When professional services buyers look to hire a management consulting firm, they want to make sure they find the firm best suited to improve their performance and solve complex problems that are hindering growth.
How do you prove you're the management consulting firm to do this?
With a strong value proposition.
A unique value proposition is typically a short sentence or two that communicates your competitive advantage and why a client should do business with you. It's crucial to articulating the value of what you do and why you do it best.
Follow these nine steps to build a unique value proposition that will help sell the value of your services and win new clients.
1. Figure out the why
Why do you need a value proposition? It helps you stand out from competition and provides a clear message for prospects about why they should engage your services.
Look at it this way, if you can't easily articulate why prospects should hire you, prospective clients won't know either. It's important to understand exactly what value you have to offer your clients and be able to express this clearly and succinctly. So take a moment to jot down what value you offer.
2. Really understand what you do
You may be so immersed in the day-to-day that it's hard to clearly articulate what your organization does. But you need to take some time to understand exactly what services you provide so you can communicate this in your value proposition. When it comes to defining your "what," consider these factors:
- Areas of business you serve
- Types of problems you solve
- Types of firms your serve
It may be easier to do this as a team exercise and each write out what you think the organization does and compare. As part of the process, reflect on your firm's positioning statement, if you have one.
3. Clearly define your target audience
You've heard the saying, "if you try to please everyone, you end up pleasing no one." There's often a fear of missing out on a prospective client, but it's better to narrow your target audience and let your expertise with that audience shine. Not only will it help differentiate you from the competition, prospective clients will be more likely to engage your services knowing that you really understand their business.
But don't go so narrow you miss out on opportunities to serve other relevant audiences. There may be a secondary audience you can serve as well. For example, who you sell to versus who would actually use your services.
4. Determine the how
Really think about the problems that you solve for your clients. Be sure to be clear and specific. Think about the benefits and make sure they are benefits, not features. Often, people come up with features (such as best approach or best expertise) rather than benefits (such as ability to eliminate bottlenecks, improve organizational productivity, etc.).

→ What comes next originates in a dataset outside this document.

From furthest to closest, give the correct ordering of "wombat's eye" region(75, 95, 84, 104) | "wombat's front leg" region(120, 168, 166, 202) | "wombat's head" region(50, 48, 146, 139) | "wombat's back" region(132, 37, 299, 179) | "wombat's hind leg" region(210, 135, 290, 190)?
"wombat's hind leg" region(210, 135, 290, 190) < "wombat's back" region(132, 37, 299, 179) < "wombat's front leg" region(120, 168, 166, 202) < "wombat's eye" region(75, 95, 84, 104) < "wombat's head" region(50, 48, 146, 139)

Again, start with a list and narrow it down. You don't need to identify all the benefits, only those that will make the biggest impact and distinguish you from competitors.
5. Use proof
Actions speak louder than words. Providing proof of your abilities will create another important layer of credibility. Think about how you can demonstrate that your approach has worked to solve similar problems for others. How can they trust that you can achieve what you say you can?
If possible, find a succinct way to highlight some of your successes. Don't be afraid to add specific details such as clients you've served or years of expertise. These are the kinds of details that distinguish you from your competitors.
6. Create it.
Now that you've addressed all the questions (why, what, who, and how) through brainstorming exercises, it's time to put it your ideas into writing. To make sure you've covered everything you need to in your value proposition, refer to this simple formula from Consulting Success: Who your customers are + What you provide them + Why they buy from you.
Read over your value statement and make sure you've addresses all three points. Next, make sure that your statement is clear, no longer than a few sentences, and offers some kind of differentiator from the competition. You differentiator doesn't need to be completely unique, it just needs to be something you're communicating that you do well that your competitors aren't highlighting.
Here's an example of a strong value proposition from Nolan Company:
The Nolan Company specializes in the insurance, healthcare, and banking industry. We provide operations, technology, and strategy consulting services to help our clients improve operations and technology effectiveness. Nolan consultants are highly experienced senior professionals, all of whom have held senior leadership positions in the industries we serve.
This value proposition includes:
- Who they're customers are: insurance, healthcare, and banking
- What they provide: operations, technology, and strategy consulting
- Why clients buy from Nolan: experienced professionals with senior leadership experience in the industries they serve
The "why" is also Nolan Company's differentiating factor. Many firms may highlight their professional experience, but few will be able to offer consultants with senior leadership experience in the insurance, healthcare, and banking.
7. Use it.
Don't fall prey to spending a lot of time creating your value proposition, only to never use it. Too many consulting firms fail to take the next step and market their value proposition.
Your value proposition is part of your branding so use it everywhere-your website, as part of presentations, on collateral, social media sites, and anywhere else an opportunity exists.
8. Test it.
You need to make sure you've crafted a value proposition that will win new clients. The easiest way to test your value proposition is at networking events. See how people respond to you. Is it clear for people to understand? Do they seem to understand the value you offer? Do they seem to believe that you can deliver on your promise?
If you answered no to any of these questions, head back to the drawing board and try again. It's worth the effort to get your value proposition right.
9. Revisit it.
As your company grows and services expand, you may want to revisit your value proposition. For management consulting, it's especially important as services change and you develop new expertise.
Developing a value proposition for your firm is a crucial way to distinguish yourself from competition and easily be able to explain your services to prospects. So make sure you carve out the time and mental focus to develop one.